Systems architecture is the art and science of conceptual decision making. What is the best possible solution under the circumstances? (The circumstances are always uncertain.) Especially when the people considering the same problem often have disparate views of “best” and “possible”.
Amidst those disparate views, we need to build a strong case for a path forward, despite uncertainty. Alas, we rush to make things concrete. Then we get stuck in it. Now, our challenges have increased. Instead, we can settle into uncertainty, articulate the differing ways of looking at the challenge. How are they different? Why are they different? We can work towards a well-reasoned case for a solution — even though we can be certain we are right. Even when we don’t all agree.
If you can’t (yet) make a case for a solution, you (probably) don’t understand the problem well enough yet.
We can’t avoid making interdependent and interrelated decisions. We hope to make logical and consistent decisions that encourage interdependence and interrelating between parts. In the people and the software system. More often, we make silos and play politics and the system suffers for it.
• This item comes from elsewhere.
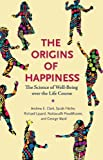img - for The Origins of Happiness: The Science of Well-Being over the Life Course book / textbook / text book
Fred Brooks says that conceptual integrity is “the most important consideration in system design.” The value is clear: the quality of our conceptual thinking becomes the quality of the system itself. How do they maintain conceptual integrity?
The antithesis to integrity, Brooks says, is a system with “many good but independent and uncoordinated ideas”. Isn’t that how many teams approach product development? Products that might seem, conceptually, independent but are, more and more often, a coordinated part of an emergent system.
The success of those systems depends on building bridges between business and technical strategy, architecture and implementation, product engineering teams and other product engineering teams. To do this, we stretch our thinking beyond specific technology solutions, into the world in which the problems exist. We seek first to understand the real problems (they are never what they seem in systems.) Then become very, very good at making a strong collaborative case for how to solve those problems.